Two of the awards are Community-Initiated Research Collaboration (CIRC) Awards. In a Pilot Award, a team (Mary Gould of Marin Breast Cancer Watch and Margaret Wrensch, Ph.D., of the University of California, San Francisco), will explore methods to collect information about adolescent years from older women, with a long-term goal of identifying factors in adolescence that might lead to breast cancer later in life. In a CIRC Full Research Award, Stephanie Roberts, M.D., of Lyon-Martin Women's Health Services and Suzanne Dibble, D.N.Sc., of the University of California, San Francisco, are working together to explore a commonly believed but unproven hypothesis that lesbians have higher frequencies of some known breast cancer risk factors, leading to a higher risk of breast cancer in this population.
An IDEA grant was awarded to Lisa Shames, Ph.D., M.P.H., of the University of Southern California, to explore the role of exercise in breast cancer recurrence. Several studies have suggested that exercise may reduce the risk of breast cancer, but whether it can also help in preventing recurrences of breast cancer has not yet been established.
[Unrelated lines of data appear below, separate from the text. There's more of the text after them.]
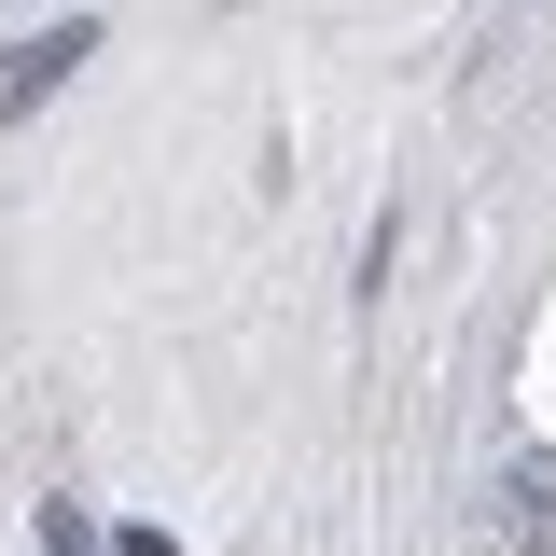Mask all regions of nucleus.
Instances as JSON below:
<instances>
[{
	"mask_svg": "<svg viewBox=\"0 0 556 556\" xmlns=\"http://www.w3.org/2000/svg\"><path fill=\"white\" fill-rule=\"evenodd\" d=\"M84 56H98V28H28V42H0V126H28Z\"/></svg>",
	"mask_w": 556,
	"mask_h": 556,
	"instance_id": "1",
	"label": "nucleus"
},
{
	"mask_svg": "<svg viewBox=\"0 0 556 556\" xmlns=\"http://www.w3.org/2000/svg\"><path fill=\"white\" fill-rule=\"evenodd\" d=\"M501 529H515L529 556H556V459H543V445L501 459Z\"/></svg>",
	"mask_w": 556,
	"mask_h": 556,
	"instance_id": "2",
	"label": "nucleus"
},
{
	"mask_svg": "<svg viewBox=\"0 0 556 556\" xmlns=\"http://www.w3.org/2000/svg\"><path fill=\"white\" fill-rule=\"evenodd\" d=\"M42 543H56V556H98V529H84L70 501H42Z\"/></svg>",
	"mask_w": 556,
	"mask_h": 556,
	"instance_id": "3",
	"label": "nucleus"
}]
</instances>
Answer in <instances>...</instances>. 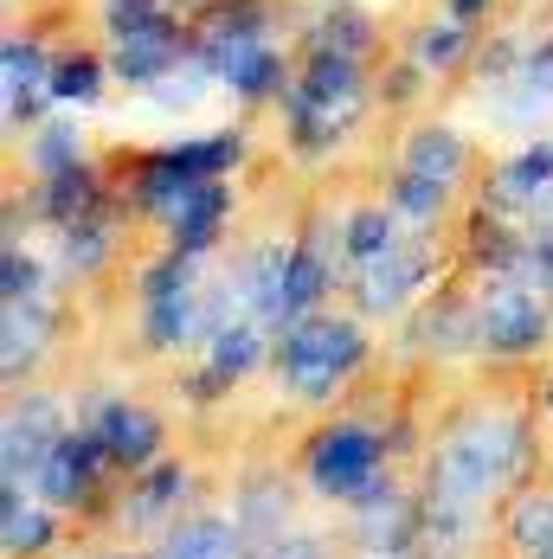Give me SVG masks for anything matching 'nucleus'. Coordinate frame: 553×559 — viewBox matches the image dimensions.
<instances>
[{
  "instance_id": "obj_5",
  "label": "nucleus",
  "mask_w": 553,
  "mask_h": 559,
  "mask_svg": "<svg viewBox=\"0 0 553 559\" xmlns=\"http://www.w3.org/2000/svg\"><path fill=\"white\" fill-rule=\"evenodd\" d=\"M457 46H463V33H457V26H444V33H425L419 58H425V64H444V58H457Z\"/></svg>"
},
{
  "instance_id": "obj_6",
  "label": "nucleus",
  "mask_w": 553,
  "mask_h": 559,
  "mask_svg": "<svg viewBox=\"0 0 553 559\" xmlns=\"http://www.w3.org/2000/svg\"><path fill=\"white\" fill-rule=\"evenodd\" d=\"M553 155H528V162H515V174H508V187H534V180H548Z\"/></svg>"
},
{
  "instance_id": "obj_7",
  "label": "nucleus",
  "mask_w": 553,
  "mask_h": 559,
  "mask_svg": "<svg viewBox=\"0 0 553 559\" xmlns=\"http://www.w3.org/2000/svg\"><path fill=\"white\" fill-rule=\"evenodd\" d=\"M476 7H483V0H450V13H457V20H470Z\"/></svg>"
},
{
  "instance_id": "obj_3",
  "label": "nucleus",
  "mask_w": 553,
  "mask_h": 559,
  "mask_svg": "<svg viewBox=\"0 0 553 559\" xmlns=\"http://www.w3.org/2000/svg\"><path fill=\"white\" fill-rule=\"evenodd\" d=\"M412 174L450 180V174H457V135H450V129H419V135H412Z\"/></svg>"
},
{
  "instance_id": "obj_2",
  "label": "nucleus",
  "mask_w": 553,
  "mask_h": 559,
  "mask_svg": "<svg viewBox=\"0 0 553 559\" xmlns=\"http://www.w3.org/2000/svg\"><path fill=\"white\" fill-rule=\"evenodd\" d=\"M167 64H174V33L162 26H149V33H129V39H116V71L129 78V84H155Z\"/></svg>"
},
{
  "instance_id": "obj_4",
  "label": "nucleus",
  "mask_w": 553,
  "mask_h": 559,
  "mask_svg": "<svg viewBox=\"0 0 553 559\" xmlns=\"http://www.w3.org/2000/svg\"><path fill=\"white\" fill-rule=\"evenodd\" d=\"M52 91L58 97H91V91H97V64H91V58H64L52 71Z\"/></svg>"
},
{
  "instance_id": "obj_1",
  "label": "nucleus",
  "mask_w": 553,
  "mask_h": 559,
  "mask_svg": "<svg viewBox=\"0 0 553 559\" xmlns=\"http://www.w3.org/2000/svg\"><path fill=\"white\" fill-rule=\"evenodd\" d=\"M348 104H354V58H348V52H322L309 71H303L296 97H290L296 135H303V142H316V135H322Z\"/></svg>"
}]
</instances>
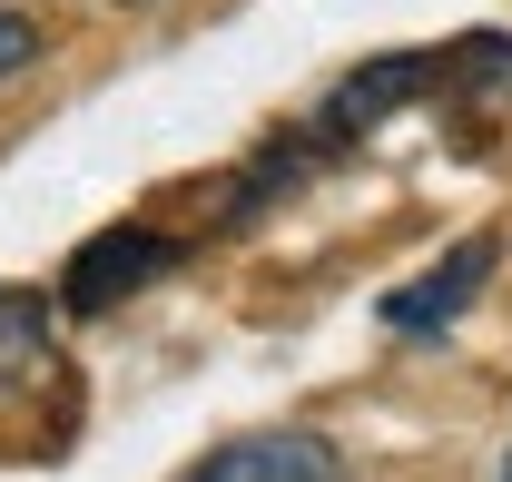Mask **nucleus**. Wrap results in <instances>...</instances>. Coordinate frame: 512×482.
Wrapping results in <instances>:
<instances>
[{
	"label": "nucleus",
	"mask_w": 512,
	"mask_h": 482,
	"mask_svg": "<svg viewBox=\"0 0 512 482\" xmlns=\"http://www.w3.org/2000/svg\"><path fill=\"white\" fill-rule=\"evenodd\" d=\"M453 60H463V50H384V60H365V69H355V79H345V89L316 109V119H306V128H316V148L335 158V148L375 138L394 109H414V99H444V89H453Z\"/></svg>",
	"instance_id": "2"
},
{
	"label": "nucleus",
	"mask_w": 512,
	"mask_h": 482,
	"mask_svg": "<svg viewBox=\"0 0 512 482\" xmlns=\"http://www.w3.org/2000/svg\"><path fill=\"white\" fill-rule=\"evenodd\" d=\"M188 482H355V463H345L325 433L276 423V433H237V443H217Z\"/></svg>",
	"instance_id": "5"
},
{
	"label": "nucleus",
	"mask_w": 512,
	"mask_h": 482,
	"mask_svg": "<svg viewBox=\"0 0 512 482\" xmlns=\"http://www.w3.org/2000/svg\"><path fill=\"white\" fill-rule=\"evenodd\" d=\"M178 266H188V237L109 227V237H89L60 266V305H69V315H109V305H128L138 286H158V276H178Z\"/></svg>",
	"instance_id": "3"
},
{
	"label": "nucleus",
	"mask_w": 512,
	"mask_h": 482,
	"mask_svg": "<svg viewBox=\"0 0 512 482\" xmlns=\"http://www.w3.org/2000/svg\"><path fill=\"white\" fill-rule=\"evenodd\" d=\"M79 423V384H69V355L50 335V305L0 286V443L10 453H50Z\"/></svg>",
	"instance_id": "1"
},
{
	"label": "nucleus",
	"mask_w": 512,
	"mask_h": 482,
	"mask_svg": "<svg viewBox=\"0 0 512 482\" xmlns=\"http://www.w3.org/2000/svg\"><path fill=\"white\" fill-rule=\"evenodd\" d=\"M493 266H503V246H493V237L444 246V256L424 266V276H404V286L384 296V325H394V335H444L453 315H463V305L493 286Z\"/></svg>",
	"instance_id": "4"
},
{
	"label": "nucleus",
	"mask_w": 512,
	"mask_h": 482,
	"mask_svg": "<svg viewBox=\"0 0 512 482\" xmlns=\"http://www.w3.org/2000/svg\"><path fill=\"white\" fill-rule=\"evenodd\" d=\"M493 482H512V453H503V473H493Z\"/></svg>",
	"instance_id": "8"
},
{
	"label": "nucleus",
	"mask_w": 512,
	"mask_h": 482,
	"mask_svg": "<svg viewBox=\"0 0 512 482\" xmlns=\"http://www.w3.org/2000/svg\"><path fill=\"white\" fill-rule=\"evenodd\" d=\"M40 50H50V40H40V20H30V10H0V89H10V79H30Z\"/></svg>",
	"instance_id": "6"
},
{
	"label": "nucleus",
	"mask_w": 512,
	"mask_h": 482,
	"mask_svg": "<svg viewBox=\"0 0 512 482\" xmlns=\"http://www.w3.org/2000/svg\"><path fill=\"white\" fill-rule=\"evenodd\" d=\"M119 10H158V0H119Z\"/></svg>",
	"instance_id": "7"
}]
</instances>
It is strongly believed that life-long exposure to hormones contributes to the development of breast cancer, but individual differences in hormone levels and the risk associated with these are not understood. New hypotheses have been generated by the finding in earlier CBCRP-funded research that variations in genes involved in the production of estrogen may explain individual variations. This has led to a new study by Heather Feigelson, Ph.D., M.P.H., of the University of Southern California, exploring variations in two genes and their association with circulating blood levels of estrogen, as well as known risk factors for breast cancer. Understanding the biological basis for epidemiologic findings opens the door to risk identification, prevention and treatment tailored to individuals. These and other risks factors are also being explored in a hypothesis-generating study by Deirdre Hill, Ph.D., of the University of Southern California who will be receiving postdoctoral training in breast cancer research.